Associate Director, Advancement at The Michael J. Fox Foundation for Parkinson’s Research
While taking a Soul Cycle class in London, Mary McQuillen, DMSB’14 spotted a Northeastern zip-up among the sea of fellow cyclers. Little did she know that this sweatshirt served as an icebreaker for Mary to meet senior vice president for University Advancement, Diane MacGillivray and, ultimately, a catalyst to her role in supporting university programming through Alumni Relations. Mary raised her hand as a volunteer for the New York City community, where she continues to bridge conversations among new connections.
How did Northeastern impact you professionally?
My Northeastern education has been fundamental in shaping my career and the profession that I ended up choosing. The program can be utilized to understand what you don’t want to do, trying my hand at different careers from a large sales organization to executive recruiting to a small media firm. Without Northeastern, I might have made it to front-line fundraising in the healthcare space, but it would have taken me a lot longer to find something that I love to do.
In an evolving professional world, how do you stay ahead and continue to grow your knowledge and expertise?
I’m involved with an organization called Women in Development New York, which provides different networking and professional opportunities to hone our craft and learn from one another. If anything what my time at Northeastern has taught me is that you can gain so many connections and learn so much just from a small group of people. Always keep those lines of communication open and say ‘yes’ to different kinds of opportunities.
Can you think back to how you felt during your first event? And, how has your experience evolved?
It felt pretty natural and a ton of fun – no matter where you are in the world when you meet a fellow alumni, naturally, you have so much common ground. I work in fundraising so I’m always forming connections with people that I don’t know. You can get to know the community better, recognizing folks you might have seen at a past event before, and I corral my friends from Northeastern that live and work in the New York City area.
How my involvement all began in London was just a perfect storm of happenstance. It’s fun to quickly connect with the Northeastern community when I really hadn’t been involved for several years. When chatting with a co-op student at the non-profit social hour we connected over both belonging to the same sorority!
What is one piece of advice for someone looking to get involved as a volunteer?
Rip the Band-Aid and give it a try! It can feel like your first day freshman year figuring out who you’re going to talk to at the dining hall, but the people who raise their hand want to form those relationships and networks.
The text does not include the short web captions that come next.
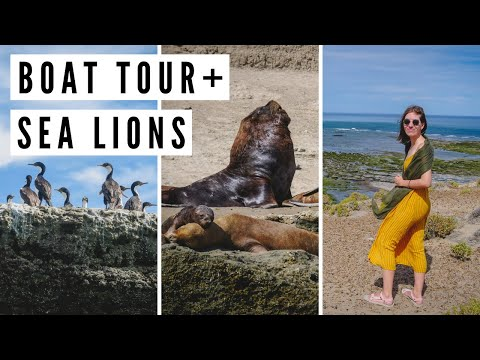 Spotting SEA LIONS in Peninsula Valdes on a Boat Tour   Chubut, Argentina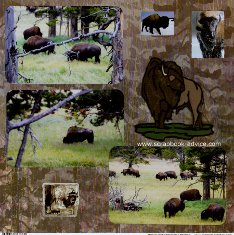 Yellowstone Scrapbook Layouts showing Buffalo at Hayden Valley & with snow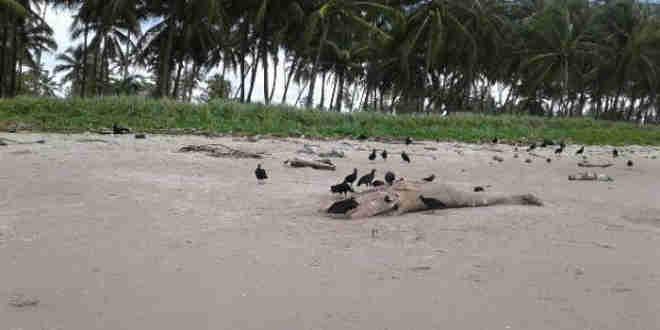 Segundo o Biota, maioria dos animais encalhados foi encontrada em avançado estado de decomposição, o que impossibilitou diagnóstico da causa (Foto: Divulgação)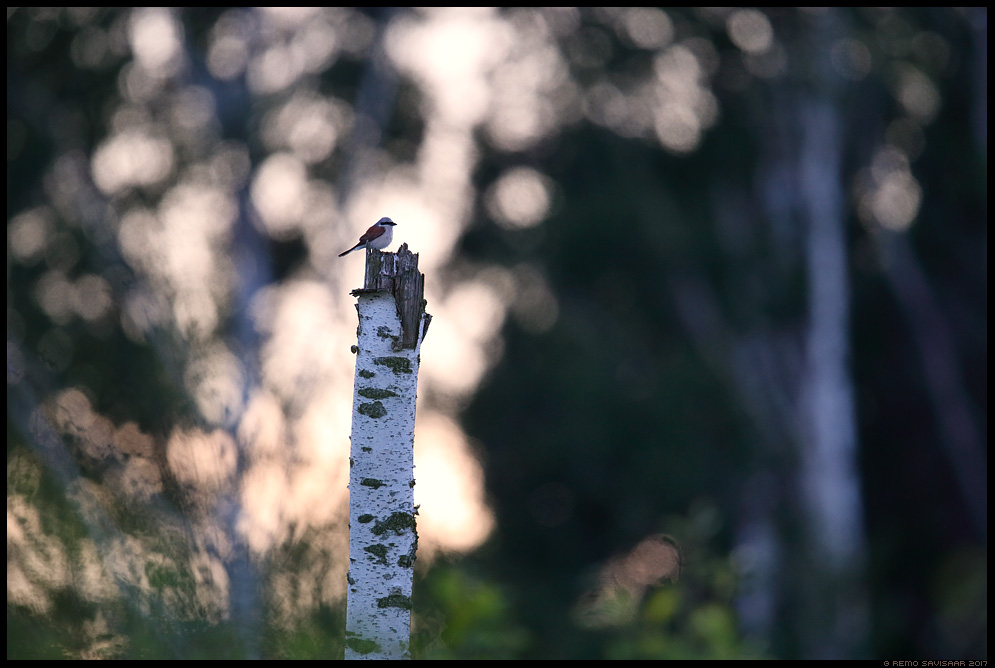 Punaselg-õgija, Red-backed Shrike, Lanius collurio  Remo Savisaar Eesti loodus Estonian Estonia Baltic nature wildlife photography photo blog loodusfotod loodusfoto looduspilt looduspildid landscape nature wild wildlife nordic
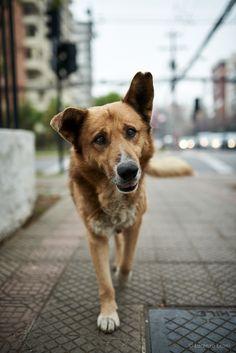 Chilean street dogs - Perros callejeros de Chile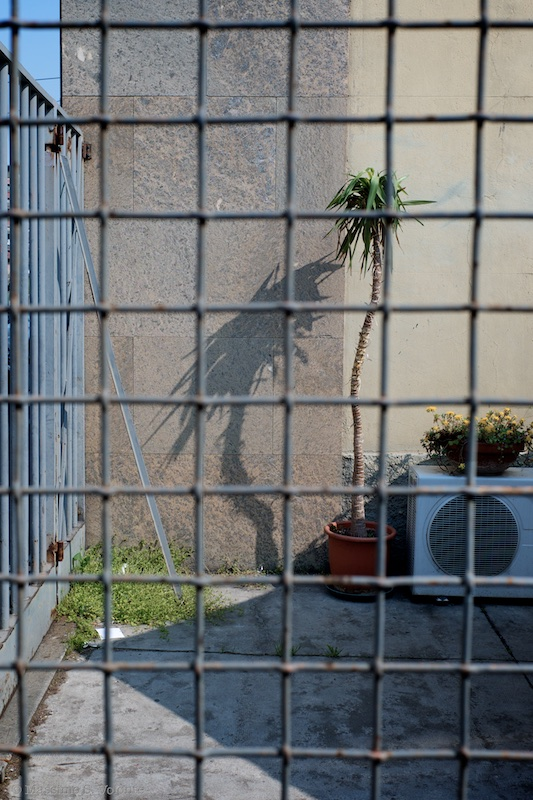 A sad lonely plant behind a fence, fotografo milano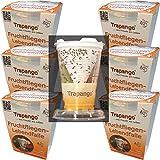 6x Fruchtfliegen-Lebendfalle Trapango®, (6er-Pack)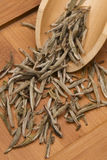 Silver Needle Tea stock images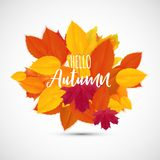 Skinande Hello Autumn Natural Leaves Background också vektor för coreldrawillustration Stock Illustrationer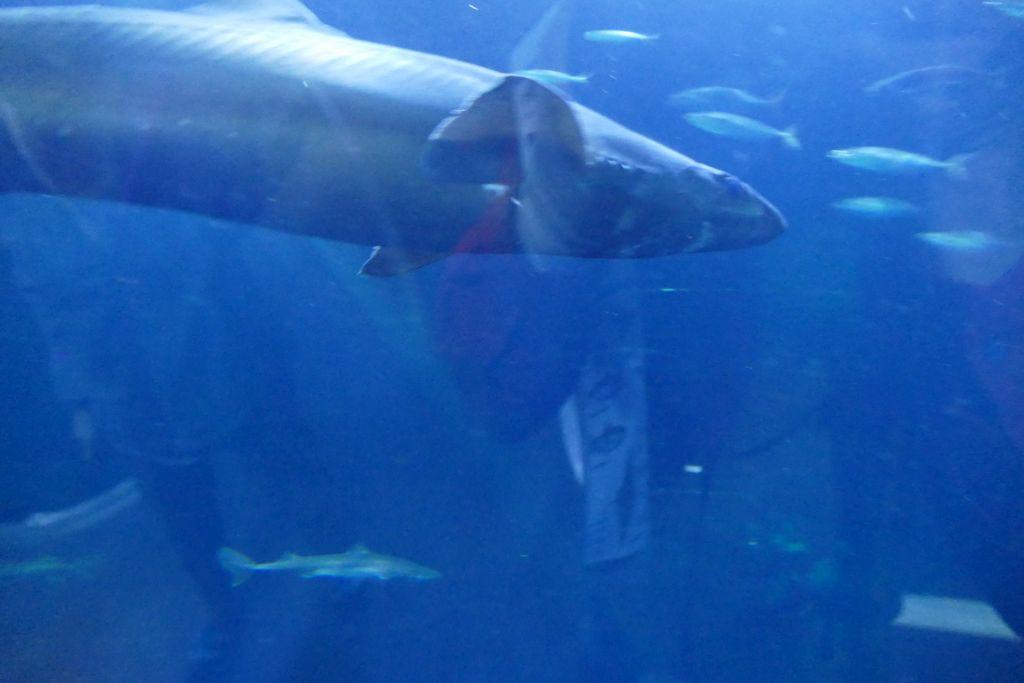 Fische im Aquarium 4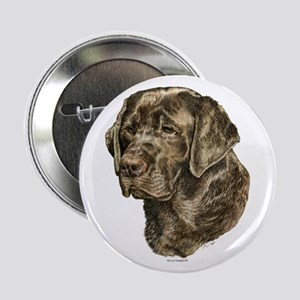 Chocolate Labrador Retriever Button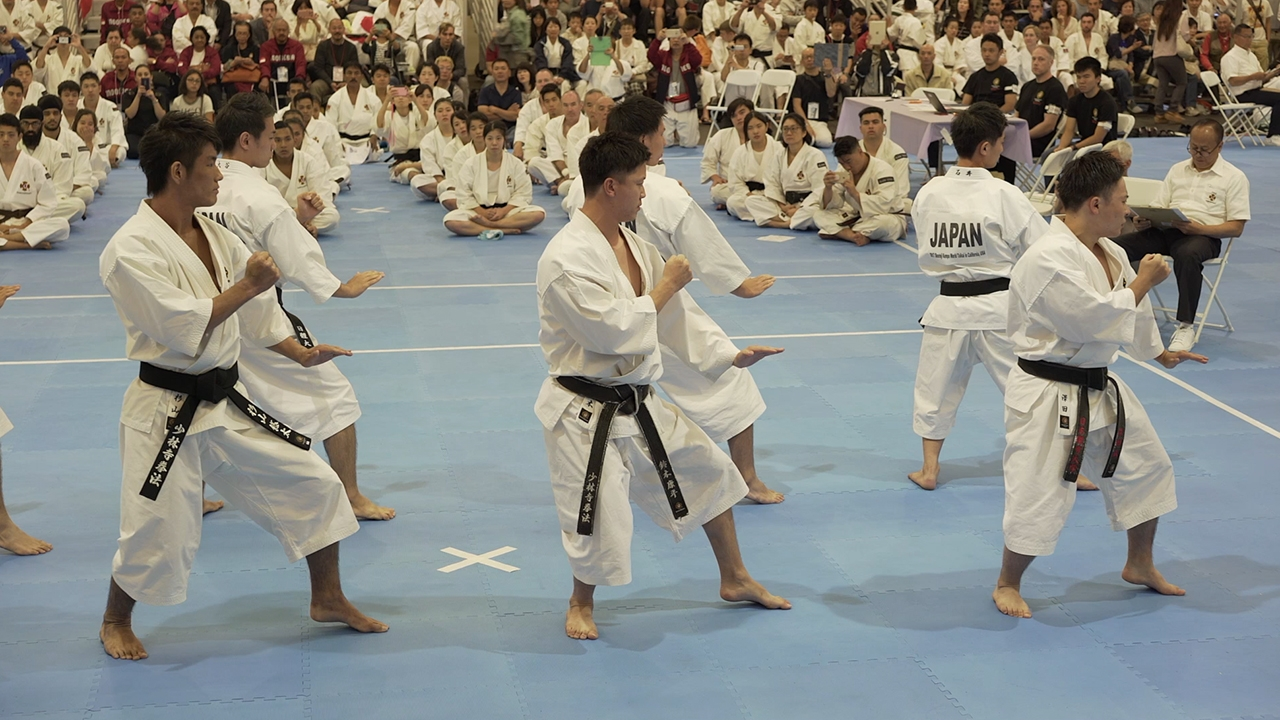 Preview: Shorinji Kempo 70 Years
There’s a lot to be gained from the amount of time folks in our community are willing to lend a hand.
What’s next for you?
More than ever before, now is a time that we’re all appreciative of the communities that we have in our lives, whether that be friends, family or alumni. I’m going to keep trying to be that connector for the New York City community as much as I can because I’ve gotten so much out of my participation with this group, and am excited to see what the year has to come.